La révision méthodologique des chiffres publiés récemment permet également d’affiner la connaissance des populations les plus exposées et d’ajuster les interventions. Les experts appellent à des politiques ciblées, prenant en compte les inégalités sociales et territoriales, et à des actions coordonnées entre acteurs nationaux et collectivités locales.
Que peut faire chacun ? Conseils pratiques pour tenter un arrêt
- Fixer une date d’arrêt et se préparer : identifier les situations à risque et prévoir des stratégies alternatives.
- Demander de l’aide : informer son entourage, consulter un professionnel et envisager des substituts si nécessaire.
- Utiliser les outils proposés : lignes d’écoute, applications de suivi, brochures d’information et programmes locaux.

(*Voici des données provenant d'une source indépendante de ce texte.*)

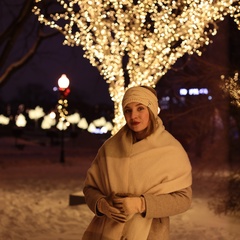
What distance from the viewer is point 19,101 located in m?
103

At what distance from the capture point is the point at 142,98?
3.65 metres

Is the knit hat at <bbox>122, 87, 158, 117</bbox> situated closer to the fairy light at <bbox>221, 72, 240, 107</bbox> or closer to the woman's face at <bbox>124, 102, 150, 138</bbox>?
the woman's face at <bbox>124, 102, 150, 138</bbox>

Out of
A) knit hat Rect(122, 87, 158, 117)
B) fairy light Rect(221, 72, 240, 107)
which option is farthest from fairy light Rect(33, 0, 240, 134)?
knit hat Rect(122, 87, 158, 117)

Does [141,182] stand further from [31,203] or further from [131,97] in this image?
[31,203]

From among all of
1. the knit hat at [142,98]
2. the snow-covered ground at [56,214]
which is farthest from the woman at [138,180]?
the snow-covered ground at [56,214]

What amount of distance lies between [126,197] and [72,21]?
27.9 ft

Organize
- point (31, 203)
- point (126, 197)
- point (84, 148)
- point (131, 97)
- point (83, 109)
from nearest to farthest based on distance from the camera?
point (126, 197)
point (131, 97)
point (31, 203)
point (84, 148)
point (83, 109)

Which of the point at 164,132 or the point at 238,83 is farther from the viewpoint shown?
the point at 238,83

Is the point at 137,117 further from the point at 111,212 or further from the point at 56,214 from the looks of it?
the point at 56,214

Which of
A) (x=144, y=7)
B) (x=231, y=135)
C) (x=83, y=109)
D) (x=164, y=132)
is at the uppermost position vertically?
(x=83, y=109)

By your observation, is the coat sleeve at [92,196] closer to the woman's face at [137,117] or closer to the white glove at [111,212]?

- Ne pas hésiter à retenter en cas d’échec : la plupart des abstinences durables sont le fruit de plusieurs tentatives.
En conclusion
Le tabagisme reste un défi majeur de santé publique en France. Les chiffres de 2023 — plus de 68 000 décès prématurés et une part importante de cancers et de maladies chroniques imputables au tabac — rappellent l’urgence d’agir. La campagne « Devenir Ex‑fumeur » cherche à capitaliser sur la dynamique collective du Mois sans tabac pour proposer un accompagnement concret et gratuit aux personnes qui souhaitent arrêter.

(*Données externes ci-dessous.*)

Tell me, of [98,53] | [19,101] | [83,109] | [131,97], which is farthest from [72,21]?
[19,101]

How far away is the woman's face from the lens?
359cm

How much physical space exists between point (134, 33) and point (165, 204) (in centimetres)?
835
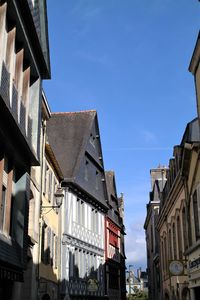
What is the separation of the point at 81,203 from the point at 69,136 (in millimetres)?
4558

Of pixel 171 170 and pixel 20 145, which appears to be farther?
pixel 171 170

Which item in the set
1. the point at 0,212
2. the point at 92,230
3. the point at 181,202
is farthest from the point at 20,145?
the point at 92,230

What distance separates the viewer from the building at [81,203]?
2862cm

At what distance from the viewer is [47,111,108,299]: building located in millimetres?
28625

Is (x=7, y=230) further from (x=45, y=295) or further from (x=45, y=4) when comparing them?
(x=45, y=295)

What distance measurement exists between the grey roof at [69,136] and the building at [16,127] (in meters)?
15.7

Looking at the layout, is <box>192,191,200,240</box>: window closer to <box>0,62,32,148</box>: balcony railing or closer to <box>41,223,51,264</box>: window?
<box>41,223,51,264</box>: window

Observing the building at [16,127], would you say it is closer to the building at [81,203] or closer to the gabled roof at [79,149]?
the building at [81,203]

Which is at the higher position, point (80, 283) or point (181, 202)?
point (181, 202)

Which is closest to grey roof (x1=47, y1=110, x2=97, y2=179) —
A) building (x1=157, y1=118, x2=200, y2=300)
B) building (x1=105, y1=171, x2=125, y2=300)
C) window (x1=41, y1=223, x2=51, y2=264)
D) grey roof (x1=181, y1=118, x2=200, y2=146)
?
window (x1=41, y1=223, x2=51, y2=264)

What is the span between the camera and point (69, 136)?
108 feet

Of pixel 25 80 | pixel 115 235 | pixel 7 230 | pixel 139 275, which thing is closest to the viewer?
pixel 7 230

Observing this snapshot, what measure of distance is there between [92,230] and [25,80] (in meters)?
20.9

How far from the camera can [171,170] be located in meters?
26.5
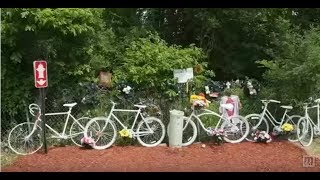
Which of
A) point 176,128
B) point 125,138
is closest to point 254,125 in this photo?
point 176,128

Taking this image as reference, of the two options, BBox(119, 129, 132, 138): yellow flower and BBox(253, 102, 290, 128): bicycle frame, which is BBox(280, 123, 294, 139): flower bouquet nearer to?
BBox(253, 102, 290, 128): bicycle frame

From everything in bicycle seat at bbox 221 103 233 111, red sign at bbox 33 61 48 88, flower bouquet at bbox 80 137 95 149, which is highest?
red sign at bbox 33 61 48 88

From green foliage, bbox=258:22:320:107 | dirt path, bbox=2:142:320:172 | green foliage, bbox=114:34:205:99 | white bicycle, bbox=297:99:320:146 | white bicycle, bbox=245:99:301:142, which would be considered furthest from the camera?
green foliage, bbox=114:34:205:99

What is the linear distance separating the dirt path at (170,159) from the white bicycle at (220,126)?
18 centimetres

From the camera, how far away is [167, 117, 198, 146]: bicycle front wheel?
7.36m

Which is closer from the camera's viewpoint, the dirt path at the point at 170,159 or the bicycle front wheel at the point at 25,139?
the dirt path at the point at 170,159

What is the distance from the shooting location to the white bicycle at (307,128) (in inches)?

Pour inverser durablement la tendance, il faudra à la fois maintenir les actions nationales, renforcer les dispositifs locaux dans les territoires les plus touchés et réduire les inégalités sociales. Chaque tentative d’arrêt est une étape vers une meilleure santé individuelle et collective.
Encadré : repères rapides
- Décès attribuables au tabac en 2023 : > 68 000 (≈ 11 % de la mortalité totale).
- Part du cancer parmi les décès liés au tabac : 55 % chez les femmes, 58 % chez les hommes.
- Inégalités régionales : Hauts‑de‑France, Grand‑Est et Corse ≈ +40 % par rapport à l’Île‑de‑France.
- Campagne en cours : « Devenir Ex‑fumeur » (16 février – 15 mars) avec orientation vers un accompagnement gratuit et personnalisé.